The California Public Utilities Commission approved a major rate hike for Southern California Edison on Thursday, much of which will pay for the utility’s plan to install 4,500 miles of insulated wire in high-risk areas to prevent its equipment from igniting wildfires.

The proposal would be the largest rollout of overhead covered conductor so far in the state’s efforts to prevent catastrophic blazes. The CPUC approved $3.3 billion in spending on SCE’s Wildfire Mitigation Programs, nearly $2 billion of it for the covered conductor project.

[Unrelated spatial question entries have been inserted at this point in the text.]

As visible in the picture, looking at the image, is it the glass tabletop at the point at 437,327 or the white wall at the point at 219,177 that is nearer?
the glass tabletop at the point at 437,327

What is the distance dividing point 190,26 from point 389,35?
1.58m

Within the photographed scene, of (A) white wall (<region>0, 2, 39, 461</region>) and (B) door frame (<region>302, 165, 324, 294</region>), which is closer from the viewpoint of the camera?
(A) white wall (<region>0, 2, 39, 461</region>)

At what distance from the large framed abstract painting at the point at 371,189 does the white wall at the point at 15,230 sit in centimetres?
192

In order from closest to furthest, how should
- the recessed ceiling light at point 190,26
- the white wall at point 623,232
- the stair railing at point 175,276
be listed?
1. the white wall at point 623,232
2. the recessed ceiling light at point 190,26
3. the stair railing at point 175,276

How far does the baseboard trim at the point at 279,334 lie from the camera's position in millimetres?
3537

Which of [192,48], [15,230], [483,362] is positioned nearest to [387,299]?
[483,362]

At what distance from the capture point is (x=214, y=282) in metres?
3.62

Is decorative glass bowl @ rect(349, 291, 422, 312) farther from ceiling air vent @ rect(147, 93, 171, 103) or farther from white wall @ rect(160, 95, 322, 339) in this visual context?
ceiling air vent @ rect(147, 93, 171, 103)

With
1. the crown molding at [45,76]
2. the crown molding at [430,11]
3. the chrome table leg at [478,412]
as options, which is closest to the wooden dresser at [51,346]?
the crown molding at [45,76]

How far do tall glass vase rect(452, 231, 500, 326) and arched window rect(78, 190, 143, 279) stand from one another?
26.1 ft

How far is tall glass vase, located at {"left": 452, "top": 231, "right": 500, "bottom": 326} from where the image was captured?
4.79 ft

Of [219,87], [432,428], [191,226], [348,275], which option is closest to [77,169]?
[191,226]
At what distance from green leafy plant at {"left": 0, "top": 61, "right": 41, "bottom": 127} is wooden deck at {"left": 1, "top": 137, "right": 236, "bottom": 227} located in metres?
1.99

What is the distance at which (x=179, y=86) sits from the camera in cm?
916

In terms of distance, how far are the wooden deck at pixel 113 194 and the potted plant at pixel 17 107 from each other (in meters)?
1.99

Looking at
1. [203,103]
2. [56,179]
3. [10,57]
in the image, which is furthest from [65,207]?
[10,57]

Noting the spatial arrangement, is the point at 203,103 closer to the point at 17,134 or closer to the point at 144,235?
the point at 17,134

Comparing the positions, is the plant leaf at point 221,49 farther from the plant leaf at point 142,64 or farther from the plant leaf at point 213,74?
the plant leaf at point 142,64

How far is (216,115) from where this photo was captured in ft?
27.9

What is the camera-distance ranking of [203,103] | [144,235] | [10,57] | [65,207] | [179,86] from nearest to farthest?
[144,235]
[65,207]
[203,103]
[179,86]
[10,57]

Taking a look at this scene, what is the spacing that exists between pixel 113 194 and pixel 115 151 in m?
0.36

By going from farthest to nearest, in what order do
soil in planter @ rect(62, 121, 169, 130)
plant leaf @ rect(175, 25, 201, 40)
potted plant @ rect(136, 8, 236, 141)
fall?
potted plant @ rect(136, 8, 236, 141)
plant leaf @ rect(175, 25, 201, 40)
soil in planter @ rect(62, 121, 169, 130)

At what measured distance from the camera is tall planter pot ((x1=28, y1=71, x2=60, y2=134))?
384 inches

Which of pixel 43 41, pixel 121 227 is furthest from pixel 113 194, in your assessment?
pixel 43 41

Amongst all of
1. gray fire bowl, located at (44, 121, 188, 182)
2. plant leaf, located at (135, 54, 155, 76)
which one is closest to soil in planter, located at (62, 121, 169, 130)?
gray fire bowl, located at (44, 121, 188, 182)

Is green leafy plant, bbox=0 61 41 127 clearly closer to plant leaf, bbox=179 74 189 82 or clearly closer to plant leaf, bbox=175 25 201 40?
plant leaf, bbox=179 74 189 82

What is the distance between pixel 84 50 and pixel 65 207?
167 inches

“The Wildfire Covered Conductor Program is SCE’s primary grid hardening wildfire mitigation solution in this [general rate case], representing over 90% of SCE’s capital expenditure forecast for wildfire management,” Administrative Law Judge Sophia Park wrote in her proposed decision, which commissioners unanimously adopted.

In its rate case, SCE sought to deploy 6,272 cumulative miles of covered conductor between 2019-2023, or 60% of its overhead conductor circuit miles, in its Tier 2 and Tier 3 high fire-risk areas at a total cost of $3.4 billion, Park noted.

The Utility Reform Network and others objected to the proposal as unnecessarily costly and expansive.

In response, Park scaled back SCE’s proposal to 4,500 circuit miles.

“The deployment of 4,500 circuit miles would address 98% of the wildfire risk in SCE’s [high fire-risk areas] at a cost that is $1.5 billion less than SCE’s request,” she wrote.

SCE-Insulated-Transmission-Line-(Elisa-Ferrari-SCE)-Alt-FI.jpg
Insulated lines run above an arid, fire-prone landscape in SCE’s service territory. | Elisa Ferrari/SCE

Park allowed that more might be better, and the CPUC said in a statement following the vote that SCE could increase its covered conductor deployment if needed, subject to further review.

“This proceeding created the opportunity for the CPUC to make strategic decisions on the future of Southern California Edison’s capital investments, including grid modernization … and safety investments in response to climate change risks such as wildfires,” lead Commissioner Genevieve Shiroma said in the statement.

Lines and Fires

The effort to harden the state’s grid against wildfires has grown urgent following years of immense and highly destructive blazes started by power lines. The Camp Fire in November 2018, ignited by a fallen Pacific Gas and Electric transmission line, was the deadliest and most destructive on record.

A tree falling on an uninsulated PG&E line is suspected of starting the Dixie Fire, the second largest wildfire in state history, which is still burning in the Sierra Nevada of Northern California after more than a month. As of Thursday, the fire had grown to more than 678,000 acres and was 35% contained. It has destroyed 1,217 structures and threatens thousands more homes, the California Department of Forestry and Fire Protection reported.

PG&E, too, has plans to install insulated wires in the tinder-dry foothills and coastal ranges of its vast service territory. Its 2021 wildfire mitigation plan called for 180 miles of new covered conductor. (See PG&E Files Wildfire Plan Under Intense Scrutiny.)

Last year the CPUC approved an SCE proposal to install 600 miles of covered conductor, which at the time was unprecedented. The utility estimated the cost at $428,000 per circuit mile, including replacing wooden poles with stronger composite ones and installing fiberglass crossarms as needed. (See CPUC OKs Largest Rollout of Covered Conductor.)

To allow SCE to work toward its new goal of 4,500 circuit miles, the CPUC approved a nearly 8% increase in the utility’s 2021 general rate case and authorized a revenue requirement of $6.9 billion for operations and investments. The amount was $730 million less than what SCE had requested and will result in an average increase of about $12 in residential customers’ bills.

The decision excluded $131 million in executive pay and bonuses that the company requested.